----- FONTE -----

Pe. Jaldemir Vitório SJ
O projeto de Jesus, cuja meta consiste em conduzir a humanidade para Deus, passa por um processo acelerado de desconstrução, na medida em que muitos autointitulados cristãos e cristãs, bem como igrejas, grupos, movimentos e lideranças caminham na contramão da sabedoria evangélica. O atual ambiente político-religioso, onde pululam “personalidades cristãs” de todos os naipes, tem pouca sintonia com o Mestre de Nazaré. Veem-se conflitos sectários intermináveis, desrespeito do próximo, às vezes, irmão de fé, considerado inimigo a ser exterminado, defesa de pautas prejudiciais para as minorias (maiorias?) e os descartados da sociedade, contaminação de igrejas com ideologias políticas travestidas de cristãs, líderes religiosos que transformam os altares em palanques, eventos de massa, financiados por igrejas, para promover políticos execráveis e inescrupulosos.
Em passado, não muito distante, na Igreja Católica, surgiram vozes proféticas suficientemente lúcidas, para oferecer critérios ético-cristãos de discernimento, em momentos dramáticos de nosso país, e apontar aos cristãos as pautas de ação esperadas dos discípulos e das discípulas do Reino de Deus. Dentre muitos outros, inclusive de outras Igrejas Cristãs, recordemos as vozes proféticas do episcopado católico: Dom Helder Câmara, Dom Paulo Evaristo Arns, Dom Aloísio Lorscheider, Dom Luciano Mendes de Almeida, Dom José Maria Pires, Dom Ivo Lorscheiter. A CNBB e suas Regionais, também, se alinharam com entidades defensoras da democracia e dos direitos humanos para lutar por um País com mais respeito à dignidade humana e denunciar as injustiças cometidas contra os fracos e indefesos. Lamentavelmente, as vozes proféticas se calaram ou foram caladas! Uma espécie de inverno ético-profético se abateu sobre nossa Igreja, fazendo-nos sentir “fome e sede de ouvir a Palavra de Deus” (Am 8,11), a nos apontar por onde caminhar.
Entrementes, resta-nos voltar ao Sermão da Montanha (Mt 5–7), onde a catequese mateana concentra uma série de imperativos de Jesus de Nazaré, para quem abraça o discipulado do Reino e se dispõe a vivê-lo com coerência e autenticidade. Eles servem de critério para o discernimento da realidade social, política, econômica, religiosa e cultural, na qual estamos mergulhados, e apontam pistas de ações para quem está decidido a viver sua fé batismal, com qualidade evangélica, em tempos de desmonte do ideal cristão. Vejamos alguns!
- “Busquem, em primeiro lugar, o Reino de Deus e sua justiça, e todas essas coisas lhes serão dadas por acréscimo” (6,33)

-----

| ETAPAS DO EXERCÍCIO |
A) Atualize o trecho da fonte que vai de "Entrementes, resta-nos voltar" até "cristão. Vejamos alguns!", trocando "Sermão da Montanha" por "Sermão do Monte".
B) Indique se cada afirmação a seguir concorda com a fonte, respondendo sim ou não e citando literalmente as palavras da fonte que decidem a resposta. (i) Dom Helder Câmara está entre as vozes proféticas do episcopado católico lembradas na fonte. (ii) Segundo a fonte, a CNBB e suas Regionais se opuseram às entidades defensoras da democracia. (iii) A fonte localiza o Sermão da Montanha em Mt 5–7.

----- LINHAS DE DADOS -----

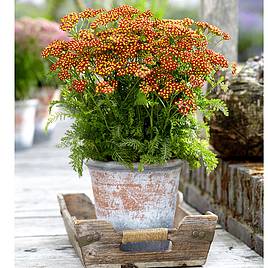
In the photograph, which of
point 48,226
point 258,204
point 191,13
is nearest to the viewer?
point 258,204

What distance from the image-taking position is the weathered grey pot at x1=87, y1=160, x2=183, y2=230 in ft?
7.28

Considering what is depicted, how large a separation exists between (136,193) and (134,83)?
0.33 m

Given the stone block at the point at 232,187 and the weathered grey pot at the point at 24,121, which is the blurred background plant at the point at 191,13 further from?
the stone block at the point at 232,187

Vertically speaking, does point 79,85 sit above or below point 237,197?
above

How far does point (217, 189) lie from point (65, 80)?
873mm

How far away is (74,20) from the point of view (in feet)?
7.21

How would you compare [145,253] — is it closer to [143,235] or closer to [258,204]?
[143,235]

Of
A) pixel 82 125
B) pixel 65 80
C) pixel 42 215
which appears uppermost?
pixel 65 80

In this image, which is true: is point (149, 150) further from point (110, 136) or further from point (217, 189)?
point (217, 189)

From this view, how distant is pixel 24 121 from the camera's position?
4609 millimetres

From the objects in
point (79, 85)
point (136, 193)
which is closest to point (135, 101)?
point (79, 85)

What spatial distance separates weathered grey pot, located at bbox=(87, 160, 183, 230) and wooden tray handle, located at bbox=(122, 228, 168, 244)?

-----

| RESULTADOS POR TAREFA |
A)
Entrementes, resta-nos voltar ao Sermão do Monte (Mt 5–7), onde a catequese mateana concentra uma série de imperativos de Jesus de Nazaré, para quem abraça o discipulado do Reino e se dispõe a vivê-lo com coerência e autenticidade. Eles servem de critério para o discernimento da realidade social, política, econômica, religiosa e cultural, na qual estamos mergulhados, e apontam pistas de ações para quem está decidido a viver sua fé batismal, com qualidade evangélica, em tempos de desmonte do ideal cristão. Vejamos alguns!

B)
(i) Sim: "recordemos as vozes proféticas do episcopado católico: Dom Helder Câmara".
(ii) Não: "A CNBB e suas Regionais, também, se alinharam com entidades defensoras da democracia e dos direitos humanos".
(iii) Sim: "Sermão da Montanha (Mt 5–7)".